Как ни были затуманены мои мозги алкоголем, я всё-таки сообразила, что рассказ о «внимательном-внимательном» докторе мужу не очень понравится.
Раздался долгожданный звонок. Прежде чем я взяла трубку, муж напомнил:
– Говорить четко, ясно и ТРЕЗВО!
– Здравствуйте, Наталья! – жизнерадостно приветствовал меня доктор Перес. – Как вы себя чувствуете?
– Пока хорошо, – проблеяла я.
– Замечательно! Я хотел уточнить у вас имя того русского писателя, о котором вы упоминали и который писал об изменениях психики и восприятия окружающего мира больным человеком.
– Василий Николаевич Гоголь.
– Николай Васильевич Гоголь, – поправил меня муж, который стоял рядом и напряженно прислушивался к разговору.
– Ой, извините! Николай Васильевич Гоголь. Продиктовать по буквам? Пожалуйста…
– Анализ! Анализ! – тихо напоминал муж.
– Анализ ситуации пациентом, – говорил доктор Перес в трубку, – особенно если это писатель, человек образного мышления, представляет огромный интерес. В некотором смысле даже больший, чем ученого-естествоиспытателя. Вы не знаете, переводили Хохоля на испанский язык?
– Статьи и переписку Гоголя переводили на испанский? – переадресовала я вопрос мужу.
– Не знаю. Какого черта? Что с твоим анализом? Как его? Мама? Папа? Дед Мороз?

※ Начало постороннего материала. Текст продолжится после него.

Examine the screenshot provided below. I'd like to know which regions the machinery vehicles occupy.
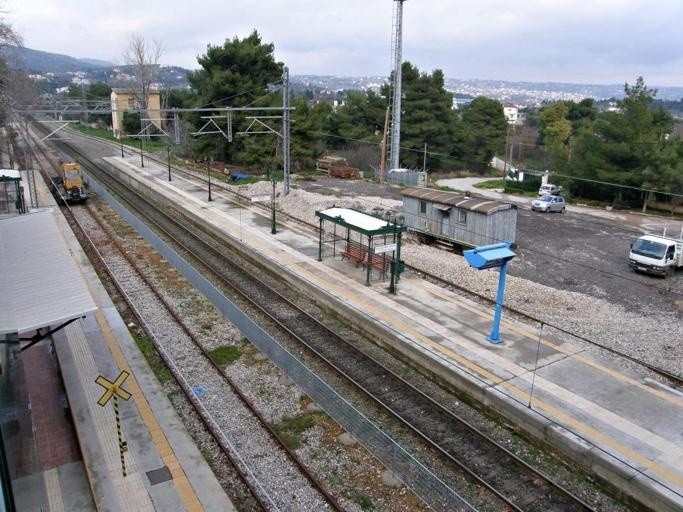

– К сожалению, – проговорила я в трубку, – сейчас я не могу точно сказать, есть ли полные переводы Гоголя на испанский. Доктор! – Голос мой завибрировал. – Какой у меня Папа-николау?
– Отрицательный, конечно!
– Отрицательный! – сообщила я мужу и повернулась в сторону, чтобы продолжить разговор о литературе.

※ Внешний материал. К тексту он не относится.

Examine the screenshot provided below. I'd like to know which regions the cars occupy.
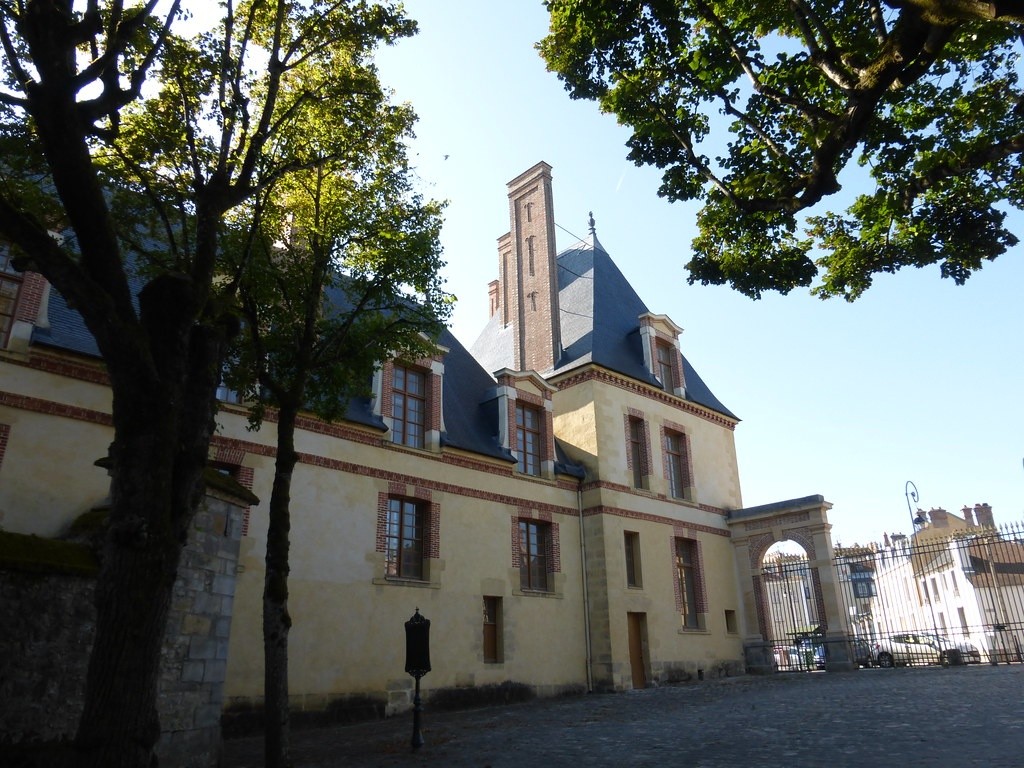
[873,631,981,668]
[800,637,874,668]
[773,645,806,671]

Мы болтали с доктором еще минут десять. Я записала название нового романа замечательной мексиканской писательницы Лауры Эскивель, работавшей всё в том же стиле магического реализма, мы посетовали, как мало переводят русских современных писателей. Доктор сказал, что будет рад видеть меня через полгода. Я заверила, что непременно явлюсь, а сама подумала: фигушки, хватит с меня литературной гинекологии.